Between 2008-2012, I have accumulated thousands of kilometers and hours
exploring the South Korean peninsula. Although politically and geographically land-
locked between North Korea and the turquoise waters of the northeastern Pacific
Ocean, I've successfully completed numerous cycling adventures in South Korea,
as well as, independent expeditions across western China and Outer Mongolia.
Looking back to 2009
From Gangneung City, Gangwon-do where I live with my family, I have ridden to
Busan, Gyeongsannam-do Province (5 times in 2009 alone, 20 days, 2000km)
meeting other cyclists while out riding.
I have bicycled from Seoul to Gangneung through Seoraksan National Park. I have
cycled from Seoul to Andong to Daegu, I have cycled from Ansan to Daecheon Beach
Boryeong and Byeongsanbando National Park. I have cycled many places in between
on simple bicycles.
I have cycled on Deokjeokdo Island, I have competed in the Korea Randonneur SBS
(Seoul-Busan-Seoul) 1000km, 75 hour bicycle endurance race (finishing 478km in 26
hours*), I will return to the event in 2012 and make a second attempt.
Pursuing an interest in cycling and promoting the activity here in South Korea, I have
built a website dedicated to Cycling in Korea, it's called the Korean-World.
Every month, approximately 3000 international guests visit this adventure blog,
enjoy free updates about adventure cycling, expeditions, all packed with ideas to
launch other expeditions. I intend to share all this information and links to many of
my favorite blogs, linking other explorers and adventurers free of charge.
Details of the expedition, HimalayasX2011:
3200km/1800miles by bicycle, 500km by hitchhiking, 3240km by standing-room only train*, 1028km bus*
7968km of extreme travel with a bicycle, train, bus.
I encountered local cultures, languages, food, transportation and used old paper maps as navigation.
This was not an expedition about crossing the longest distances (world circumnavigation riders have done all that).
Body weight: before expedition= 95kg. completing expedition= 70kg.
Objectives of this expedition were about:
*learning to document expedition travel in a journal
*learning to record video and photos that can illustrate, as well as educate from life experiences on the road
*to experience places that I have seen through maps;
*to experience some of the world's best desert highways, mountain routes while challenging the terrain, climate,
topography and elevations (above 4000 meters)
*learn to ride a bicycle self-sustained for an extended journey without ride support, backups, or sag wagons.
*to raise awareness of several, non-profit organizations
*to build networks with other explorers and share
*to prepare for future expeditions
*to live to face my inner fears, overcome physical and mental challenges and
to live my dreams while on an independent journey.
+ + + + + + +
EXERCISE AIM — Reproduce word for word everything in the cycling account above from "This was not" down to "or sag wagons.".

MATERIAL —
+ + + + + + +
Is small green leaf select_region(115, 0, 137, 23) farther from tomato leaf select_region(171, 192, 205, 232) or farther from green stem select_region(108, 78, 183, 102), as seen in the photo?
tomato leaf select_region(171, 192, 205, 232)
+ + + + + + +
COMPLETE ANSWER —
This was not an expedition about crossing the longest distances (world circumnavigation riders have done all that).
Body weight: before expedition= 95kg. completing expedition= 70kg.
Objectives of this expedition were about:
*learning to document expedition travel in a journal
*learning to record video and photos that can illustrate, as well as educate from life experiences on the road
*to experience places that I have seen through maps;
*to experience some of the world's best desert highways, mountain routes while challenging the terrain, climate,
topography and elevations (above 4000 meters)
*learn to ride a bicycle self-sustained for an extended journey without ride support, backups, or sag wagons.